In whole muscle preparations, evaluation of isometric twitch contraction speed demonstrates shortening for TA muscle as fast as 6.5 to 14 ms in rabbits.15 dogs,16 primates,17 and cats.18 In cats18 and dogs,16 isometric contraction speeds in PCA muscles range from 22 to 40 ms, which are comparable to speeds of fast-contracting limb muscles such as the rabbit tibialis anterior (24 to 28.5 ms)15 and the cat extensor digitorum longus (40 ms).6 Because whole muscle preparations that are comparable to isometric contraction experiments in animals are impossible to perform on humans, investigators have relied upon indirect assessment of contraction speeds. A study of changes in human vocal fold vibration after electrical stimulation of laryngeal muscle estimated TA contraction speed to be about 35 ms.19 More recently. Luschei et al20 attempted to determine the speed of laryngeal muscle motor unit recruitment by measuring interspike interval variability during phonation. According to their data, the contraction speed of human laryngeal muscle is not faster than that of limb muscles such as the tibialis anterior or biceps. An immunohistochemical analysis has determined that a tonic MHC isoform is expressed in human TA muscle fibers,21 indicating that these fibers should be optimally suited for very slow contraction speeds. Collectively, these recent findings from humans estimate that the shortening speeds in laryngeal muscle are about the same as or even slower than limb muscles and, hence, very different from the findings of direct work on other mammalian larynges.

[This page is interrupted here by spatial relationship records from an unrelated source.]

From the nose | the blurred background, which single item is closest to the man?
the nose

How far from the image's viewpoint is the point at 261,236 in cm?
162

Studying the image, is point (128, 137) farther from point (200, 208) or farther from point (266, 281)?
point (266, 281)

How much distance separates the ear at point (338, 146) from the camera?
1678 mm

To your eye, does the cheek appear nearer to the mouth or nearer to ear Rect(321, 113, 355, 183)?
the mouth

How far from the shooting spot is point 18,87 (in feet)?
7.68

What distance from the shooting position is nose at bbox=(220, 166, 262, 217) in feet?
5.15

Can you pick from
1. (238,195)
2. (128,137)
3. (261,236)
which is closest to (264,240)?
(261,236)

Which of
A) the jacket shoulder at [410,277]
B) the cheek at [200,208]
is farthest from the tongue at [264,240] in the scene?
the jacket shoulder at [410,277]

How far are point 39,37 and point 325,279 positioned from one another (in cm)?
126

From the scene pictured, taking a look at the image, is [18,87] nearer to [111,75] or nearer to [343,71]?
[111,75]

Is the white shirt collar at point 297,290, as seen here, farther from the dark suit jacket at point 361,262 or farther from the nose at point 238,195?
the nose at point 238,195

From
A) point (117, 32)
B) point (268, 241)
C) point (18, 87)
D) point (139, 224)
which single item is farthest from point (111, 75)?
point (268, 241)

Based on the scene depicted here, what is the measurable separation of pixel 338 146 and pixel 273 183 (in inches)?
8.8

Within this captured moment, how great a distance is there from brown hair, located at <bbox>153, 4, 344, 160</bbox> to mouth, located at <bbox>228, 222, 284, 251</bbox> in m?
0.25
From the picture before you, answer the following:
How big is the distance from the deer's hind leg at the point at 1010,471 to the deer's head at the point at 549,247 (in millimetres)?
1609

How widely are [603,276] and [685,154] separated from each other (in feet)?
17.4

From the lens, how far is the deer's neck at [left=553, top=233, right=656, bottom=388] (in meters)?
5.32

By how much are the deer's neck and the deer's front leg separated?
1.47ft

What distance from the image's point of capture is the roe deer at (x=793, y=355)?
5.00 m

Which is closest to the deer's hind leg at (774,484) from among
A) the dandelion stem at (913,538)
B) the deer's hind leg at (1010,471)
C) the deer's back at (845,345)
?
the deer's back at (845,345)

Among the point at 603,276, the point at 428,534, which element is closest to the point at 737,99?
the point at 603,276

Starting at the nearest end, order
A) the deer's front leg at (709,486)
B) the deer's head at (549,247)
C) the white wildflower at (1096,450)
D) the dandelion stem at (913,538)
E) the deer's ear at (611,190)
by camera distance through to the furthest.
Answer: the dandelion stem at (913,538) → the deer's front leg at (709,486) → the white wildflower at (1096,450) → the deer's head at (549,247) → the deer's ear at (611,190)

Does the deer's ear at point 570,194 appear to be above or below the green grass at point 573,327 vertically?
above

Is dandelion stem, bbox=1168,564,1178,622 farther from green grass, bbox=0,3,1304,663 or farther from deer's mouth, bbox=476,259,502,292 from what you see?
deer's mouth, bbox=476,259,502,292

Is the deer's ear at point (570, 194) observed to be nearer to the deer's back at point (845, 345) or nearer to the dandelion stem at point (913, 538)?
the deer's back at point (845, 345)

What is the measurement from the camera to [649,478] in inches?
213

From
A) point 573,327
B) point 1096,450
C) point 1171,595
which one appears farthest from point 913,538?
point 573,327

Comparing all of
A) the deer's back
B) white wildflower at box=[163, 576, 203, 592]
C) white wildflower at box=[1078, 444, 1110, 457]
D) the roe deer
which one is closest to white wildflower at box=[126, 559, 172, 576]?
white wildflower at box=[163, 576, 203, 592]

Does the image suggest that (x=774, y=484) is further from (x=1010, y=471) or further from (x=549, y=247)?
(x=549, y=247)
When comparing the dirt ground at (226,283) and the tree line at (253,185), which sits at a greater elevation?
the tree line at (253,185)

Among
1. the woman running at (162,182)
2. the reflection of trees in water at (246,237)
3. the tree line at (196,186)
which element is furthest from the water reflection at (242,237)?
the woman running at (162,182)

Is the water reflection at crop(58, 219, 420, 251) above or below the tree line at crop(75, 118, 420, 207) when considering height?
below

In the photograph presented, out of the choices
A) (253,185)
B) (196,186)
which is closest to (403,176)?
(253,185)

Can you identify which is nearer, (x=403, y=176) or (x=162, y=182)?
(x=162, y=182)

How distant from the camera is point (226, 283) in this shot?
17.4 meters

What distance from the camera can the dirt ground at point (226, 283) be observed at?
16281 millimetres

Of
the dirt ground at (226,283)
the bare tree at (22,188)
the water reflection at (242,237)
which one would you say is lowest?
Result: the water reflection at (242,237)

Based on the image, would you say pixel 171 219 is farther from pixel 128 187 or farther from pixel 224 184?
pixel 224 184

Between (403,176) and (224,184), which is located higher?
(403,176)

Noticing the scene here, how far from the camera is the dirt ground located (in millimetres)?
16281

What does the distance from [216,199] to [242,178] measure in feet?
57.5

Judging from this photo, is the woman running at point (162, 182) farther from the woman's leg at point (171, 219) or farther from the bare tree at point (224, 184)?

In summary, investigations to determine structure-function relationships of myosin in human laryngeal muscles are lacking. Further, most of the recent evidence on human laryngeal muscle suggests that their shortening speeds are not comparable to those of other mammals. Accordingly, the present study attempts to determine the relationship between myosin isoform content and unloaded shortening velocity (V0) in single fibers from human laryngeal muscles.

MATERIALS AND METHODS

Materials

Samples of TA and PCA muscles were obtained from 4 patients who underwent laryngectomy as a treatment for cancer. Presurgical diagnostic laryngeal evaluation by flexible laryngoscopy was done to ensure that normal neuromotor laryngeal function (ie, normal breathing, swallowing, and phonation) was present in these subjects. No individuals with vocal fold paralysis were included. Excision of 3 TA muscles and 2 PCA muscles from uninvolved areas of the larynx was performed immediately after laryngectomy and before pathology submission. The subject population was of mixed race and sex and had an average age of 67 years (range, 50 to 78 years). Two control muscle biopsy samples were obtained from vastus muscles (24-year-old woman and 46-year-old man), I sample was obtained from a tibialis muscle (33-year-old man), and 1 sample was obtained from an external oblique muscle (57-year-old woman). The control muscles were functionally normal and were obtained from a population being treated by an orthopedic oncology surgeon for removal of a tumor that did not involve the sampled muscle. The samples for this study were obtained according to the guidelines established by the university's Internal Review Board for Human Subjects.

Biochemistry

The samples of whole muscle were minced and then homogenized in buffer containing 0.1 mol/L potassium chloride, 5 mmol/L ethylenediaminetetraacetic acid (EDTA), 5 mmol/L ethyleneglycoltetraacetic acid (EGTA), and 1 mmol/L dithiothreitol, pH 7.0, and the contractile proteins were sedimented by centrifugation.22 The final pellet was resuspended in electrophoresis sample buffer (0.15 mol/L Tris–hydrochloric acid [HCl], 4% SDS, 20% glycerol, 10% β-mercaptoethanol, and 0.002% bromophenol blue, pH 6.8). These protein samples were vortexed, heated to 100°C for 5 minutes, and then stored at −70°C until electrophoresis was carried out. Individual segments of single fibers that were used for V0 measurements were placed in sample buffer, ultrasonicated for 15 minutes, and then heated and frozen.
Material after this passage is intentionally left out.